• Provided records
::::::::

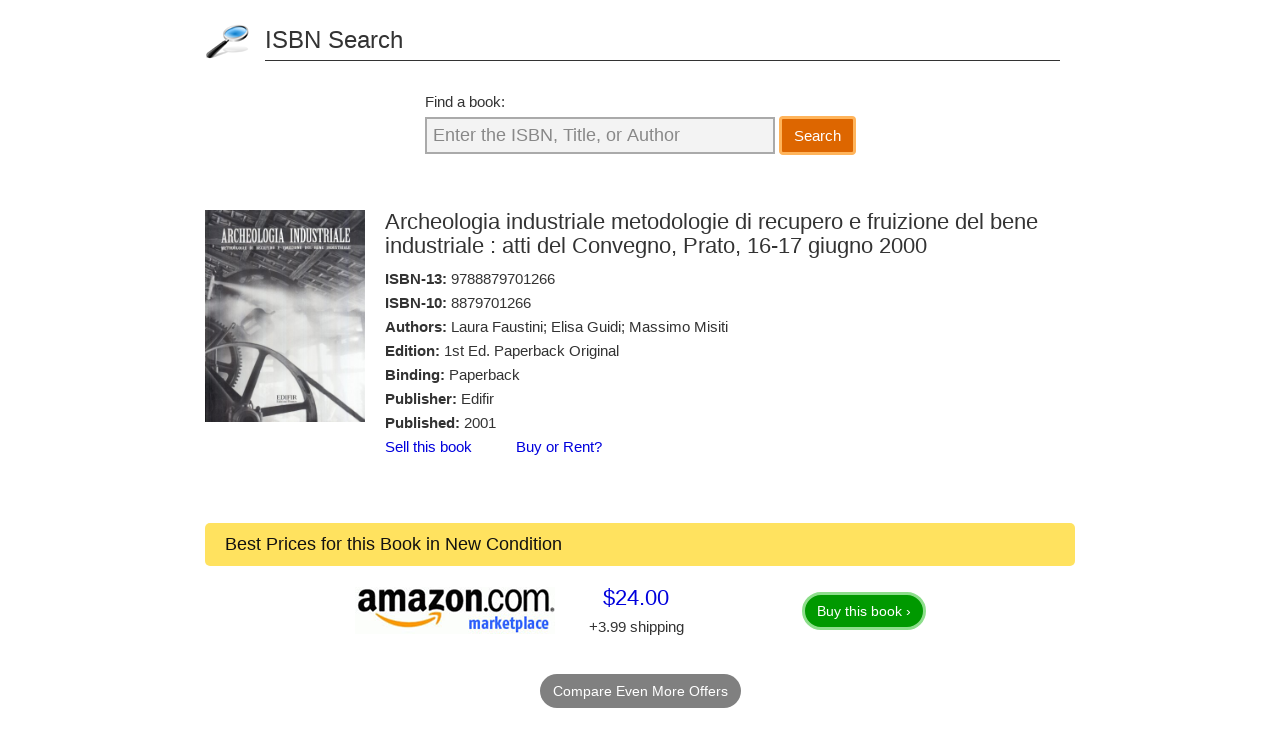

--- FILE ---
content_type: text/html; charset=UTF-8
request_url: https://isbnsearch.org/isbn/9788879701266
body_size: 2159
content:
<!DOCTYPE html>
<html lang="en">
  <head>
    <link rel="preload" as="image" href="https://images.isbndb.com/covers/16921953485349.jpg">
    <!-- Google tag (gtag.js) new -->
    <script async src="https://www.googletagmanager.com/gtag/js?id=G-5CHMRHP5D2"></script>
    <script>
      window.dataLayer = window.dataLayer || [];
      function gtag(){dataLayer.push(arguments);}
      gtag('js', new Date());

      gtag('config', 'G-5CHMRHP5D2');
      gtag('config', 'UA-23560130-1');
    </script>
    <meta charset="utf-8">
    <meta name="viewport" content="width=device-width, initial-scale=1">
    <title>ISBN 9788879701266 - Archeologia industriale metodologie di recupero e fruizione del bene industriale : atti del Convegno, Prato, 16-17 giugno 2000</title>
    <meta name="description" content="Archeologia industriale metodologie di recupero e fruizione del bene industriale : atti del Convegno, Prato, 16-17 giugno 2000 - Information and prices for ISBN 9788879701266, ISBN 8879701266">
    <meta name="canonical" content="https://isbnsearch.org/isbn/9788879701266">
    <link rel="stylesheet" type="text/css" href="/css/style.css">
    <link rel="icon" type="image/x-icon" href="/images/favicon-32x32.png">
  </head>
  <body>
  <div id="page">
      <header>
        <p><a href="/" title="ISBN Search">ISBN Search</a></p>
      </header>
    <form id="search" action="/search" method="post">
      <div>
        <label id="find" for="searchQuery">Find a book:</label>
        <input id="searchQuery" name="searchQuery" type="text" class="start" onfocus="if(this.value=='Enter the ISBN, Title, or Author') { this.value=''; this.className=''; }" onblur="if(this.value=='') { this.value='Enter the ISBN, Title, or Author'; this.className='start'; }" value="Enter the ISBN, Title, or Author">
        </div>
      <button type="submit" id="searchSubmit" name="searchSubmit" class="btn">Search</button>
    </form>  <div id="book">
      <div class="image">
      <img src="https://images.isbndb.com/covers/16921953485349.jpg" alt="Archeologia industriale metodologie di recupero e fruizione del bene industriale : atti del Convegno, Prato, 16-17 giugno 2000">
    </div>
      <div class="bookinfo">
      <h1>Archeologia industriale metodologie di recupero e fruizione del bene industriale : atti del Convegno, Prato, 16-17 giugno 2000</h1>
        <p><strong>ISBN-13:</strong> <a href="/isbn/9788879701266">9788879701266</a></p>
          <p><strong>ISBN-10:</strong> <a href="/isbn/8879701266">8879701266</a></p>
          <p><strong>Authors:</strong> Laura Faustini; Elisa Guidi; Massimo Misiti</p>
          <p><strong>Edition:</strong> 1st Ed. Paperback Original</p>
          <p><strong>Binding:</strong> Paperback</p>
          <p><strong>Publisher:</strong> Edifir</p>
          <p><strong>Published:</strong> 2001</p>
          <p>
          <a class="special-link" href="https://bookscouter.com/book/9788879701266" target="_blank">Sell this book</a>&nbsp;&nbsp;&nbsp;&nbsp;&nbsp;&nbsp;&nbsp;&nbsp;&nbsp;&nbsp;
          <a class="special-link" href="https://www.campusbooks.com/search/9788879701266?buysellrent=buy&popup" target="_blank">Buy or Rent?</a>
      </p>
      </div>
    <p class="clear"></p>
  </div>
<div class="prices">
  <h2>Best Prices for this Book in New Condition</h2>
  <ul>
        <li>
      <div class="merchant">
        <a rel="nofollow" target="_blank" href="/book?loc=[base64]"><img loading="lazy" src="/images/merchants/24.png" alt="Amazon Mkt Used" width="200px" height="200px"></a>
      </div>
      <div class="info">
        <div class="price">
          <p class="pricelink"><a rel="nofollow" target="_blank" href="/book?loc=[base64]">$24.00</a></p>
          <p class="shipping">+3.99 shipping</p>
          <p class="status"></p>
        </div>
        <div class="notes" style="visibility: hidden;">
          <p class="tip" title="None" rel="tooltip">Notes</p>
        </div>
        <div class="buylink"><a class="btn view" rel="nofollow" target="_blank" href="/book?loc=[base64]">Buy this book &rsaquo;</a></div>
      </div>
    </li>
      </ul>
</div>
            <div>
            <p class="text-center"><a href="https://www.directtextbook.com/isbn/9788879701266" class="btn more-offers-btn" target="_blank">Compare Even More Offers</a></p>
        </div>
    


  







      <p class="disclaimer">As an Amazon Associate we earn from qualifying purchases.</p>
    </div><!--page-->
    <footer>
      <ul>
        <li>Copyright &copy; 2008-2026 <a href="/">ISBNsearch.org</a></li>
        <li><button class="btn-link" onclick="window.location.href=atob('bWFpbHRvOmNvbnRhY3RAaXNibnNlYXJjaC5vcmc=')">contact[at]isbnsearch.org</button></li>
        <li><a href="/privacy">Privacy</a></li>
      </ul>
      <p class="note">This website is an independent service and is not affiliated with The International ISBN Agency Limited or any other national ISBN registration agency.</p>
    </footer>
    <script src="https://ajax.googleapis.com/ajax/libs/jquery/3.2.1/jquery.min.js"></script>
            <script type="text/javascript" src="/js/tips.js"></script>
      </body>
</html>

::::::::

• Problem details
The response must match the data line for line, from its first line through the line with "<!-- Google tag (gtag.js) new -->", inclusive, and must leave out the pictures.

• Exercise result
--- FILE ---
content_type: text/html; charset=UTF-8
request_url: https://isbnsearch.org/isbn/9788879701266
body_size: 2159
content:
<!DOCTYPE html>
<html lang="en">
  <head>
    <link rel="preload" as="image" href="https://images.isbndb.com/covers/16921953485349.jpg">
    <!-- Google tag (gtag.js) new -->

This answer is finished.